“I know you’re wickedly intelligent, ruthless, daring, fearless. I know you don’t need anyone. I know you are the rightful heir to your father’s crown, single-handedly pulling off the biggest heist in decades.”
“You figured I’d make it on my own, with nothing and no one.” She ground her teeth before snapping out, “Congratulations on being right.”
“I figured you’d come back, and when you didn’t, I searched for you. I searched for years, and only after I’d given up, there you were on my video feed, unrecognizable except for your glorious laugh.” He took a step toward her; she took a step back. “I know you, Aria. I know you loved what we did in that alley, and if I threw you on that bed and stripped you naked, you’d love it again.”
There was a moment, a look in her eyes where that possibility was achingly real. Then she said, “Get out before I kill you.”
“You wouldn’t.”
“Like you didn’t take everything that should’ve been mine.”
“I didn’t. It’s all still there. The house, the money, the rare collections. I put them in a trust for you.”
She jerked back a step as if he’d struck her. “What?”
“I took your father’s client list. I took his connections. I borrowed his name to get jobs, but I’d earned at least that. I didn’t take anything that belonged to you. It’s all still there waiting for you to claim it.”
“I don’t believe you.”
“You don’t have to. I can show you.” He put his hand to his pocket for his cell. He could call up documents to prove it.
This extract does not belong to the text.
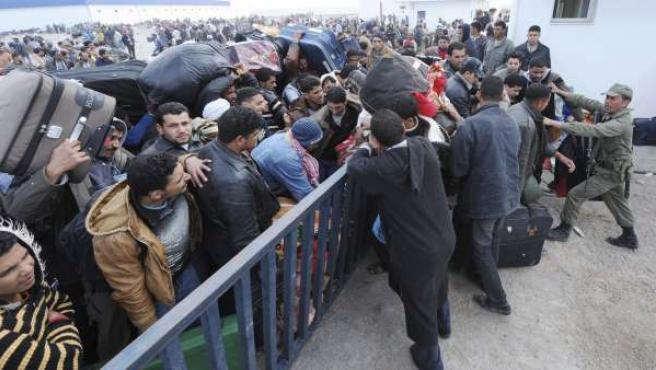 Una multitud se agolpa junto a una valla en la localidad libia de Tas Jedir, fronteriza con Túnez, donde miles de ciudadanos libios, egipcios, tunecinos e indios intentan entrar en Túnez para escapar de las fuerzas de seguridad libias.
“You’re going to show me exquisite forgeries. Who do you think you’re talking to? Dear old Dad might have taken you as his protégé, taught you all the tricks, but I listened at doors and went out and found new teachers and learned them anyway.”
It wasn’t a lie and the paperwork was real, but he’d never convince her this way. “I’ll provide the bank account codes. There is a caretaker appointed to look after the house and another to retain the collections. They will recognize your authority immediately.”
“Why would you do that? You never needed to work. Never needed to take another risk again. Your secrets died with him, and an angry, disinherited daughter wouldn’t be able to do much to change that. You could’ve sold the house, the art, the antiquities.”
“They weren’t mine to sell.”
“You’re a thief.”
“I loved you. I thought you’d come back and we’d work it out together, but you disappeared. While I was signing papers I barely understood, you ran.”
“You never loved me. You just liked the idea of fucking with Dad by fucking me.”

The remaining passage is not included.